I am interested in calculating the enthalpy of a given phase transition.

If the process is isothermal, I would immediately say that H is 0, according to the following equation:

dH=CpdT

But I know that this is not true, why?

2. Jun 1, 2014

WannabeNewton

$(\frac{\partial H}{\partial T})_p = C_p$ is only true at constant pressure. During a phase transition neither the volume nor pressure of a substance need be constant.

3. Jun 1, 2014

Staff: Mentor

The equation you wrote applies to only a single phase at constant pressure. If you want to extend it to calculate the change in enthalpy for a phase transition, you need to include latent heat of melting or evaporation. During the phase transition at constant pressure, the temperature remains constant until the phase transition is complete.
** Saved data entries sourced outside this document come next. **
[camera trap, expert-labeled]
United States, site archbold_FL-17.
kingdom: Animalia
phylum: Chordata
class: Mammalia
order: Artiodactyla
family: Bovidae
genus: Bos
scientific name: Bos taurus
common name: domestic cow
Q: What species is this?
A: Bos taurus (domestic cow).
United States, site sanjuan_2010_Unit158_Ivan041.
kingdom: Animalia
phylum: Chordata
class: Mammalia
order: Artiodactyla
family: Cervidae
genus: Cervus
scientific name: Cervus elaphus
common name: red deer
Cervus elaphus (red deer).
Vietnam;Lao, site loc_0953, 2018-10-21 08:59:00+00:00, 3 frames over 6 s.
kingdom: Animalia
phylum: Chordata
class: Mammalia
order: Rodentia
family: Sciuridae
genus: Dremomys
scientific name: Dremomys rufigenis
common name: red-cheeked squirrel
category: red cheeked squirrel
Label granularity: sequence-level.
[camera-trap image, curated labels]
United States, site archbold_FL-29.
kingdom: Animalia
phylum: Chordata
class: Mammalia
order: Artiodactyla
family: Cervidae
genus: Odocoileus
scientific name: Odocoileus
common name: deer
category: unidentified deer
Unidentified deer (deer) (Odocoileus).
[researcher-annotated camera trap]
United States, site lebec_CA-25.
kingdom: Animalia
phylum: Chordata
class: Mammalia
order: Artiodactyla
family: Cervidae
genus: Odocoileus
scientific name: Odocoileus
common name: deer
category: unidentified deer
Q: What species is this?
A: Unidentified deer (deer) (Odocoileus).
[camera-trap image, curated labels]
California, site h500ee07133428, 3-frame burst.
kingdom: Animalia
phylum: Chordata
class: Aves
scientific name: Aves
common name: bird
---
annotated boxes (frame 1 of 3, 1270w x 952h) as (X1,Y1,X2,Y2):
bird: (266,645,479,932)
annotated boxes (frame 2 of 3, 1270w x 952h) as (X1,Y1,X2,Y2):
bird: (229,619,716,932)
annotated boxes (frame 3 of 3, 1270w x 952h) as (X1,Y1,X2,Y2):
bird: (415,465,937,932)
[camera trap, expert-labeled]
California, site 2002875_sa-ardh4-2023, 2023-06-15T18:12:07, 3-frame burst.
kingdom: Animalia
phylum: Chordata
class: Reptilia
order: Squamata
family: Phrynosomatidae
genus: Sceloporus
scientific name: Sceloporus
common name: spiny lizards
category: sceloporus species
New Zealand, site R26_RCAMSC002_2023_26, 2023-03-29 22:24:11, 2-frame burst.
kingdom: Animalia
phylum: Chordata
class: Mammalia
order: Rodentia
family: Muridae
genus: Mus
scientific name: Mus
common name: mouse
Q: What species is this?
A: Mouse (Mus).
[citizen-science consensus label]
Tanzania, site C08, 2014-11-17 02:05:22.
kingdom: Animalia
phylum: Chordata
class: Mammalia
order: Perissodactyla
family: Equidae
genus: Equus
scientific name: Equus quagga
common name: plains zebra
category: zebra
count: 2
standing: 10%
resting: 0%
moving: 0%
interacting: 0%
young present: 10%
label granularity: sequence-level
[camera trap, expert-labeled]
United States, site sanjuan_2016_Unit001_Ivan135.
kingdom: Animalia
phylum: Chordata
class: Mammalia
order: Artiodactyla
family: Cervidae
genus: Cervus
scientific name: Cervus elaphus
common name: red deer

One way of integrating the above equation over the phase transition is to express the heat capacity in terms of the Dirac delta function δ(T), assuming you are familiar with this function. This gives:
$$ΔH=\int_{T_v^-}^{T_v^+}{Lδ(T-T_v)dT}$$
where L is the latent heat of vaporization, and Tv is the heat of vaporization. In this way, the heat capacity at the transition is Lδ(T-Tv).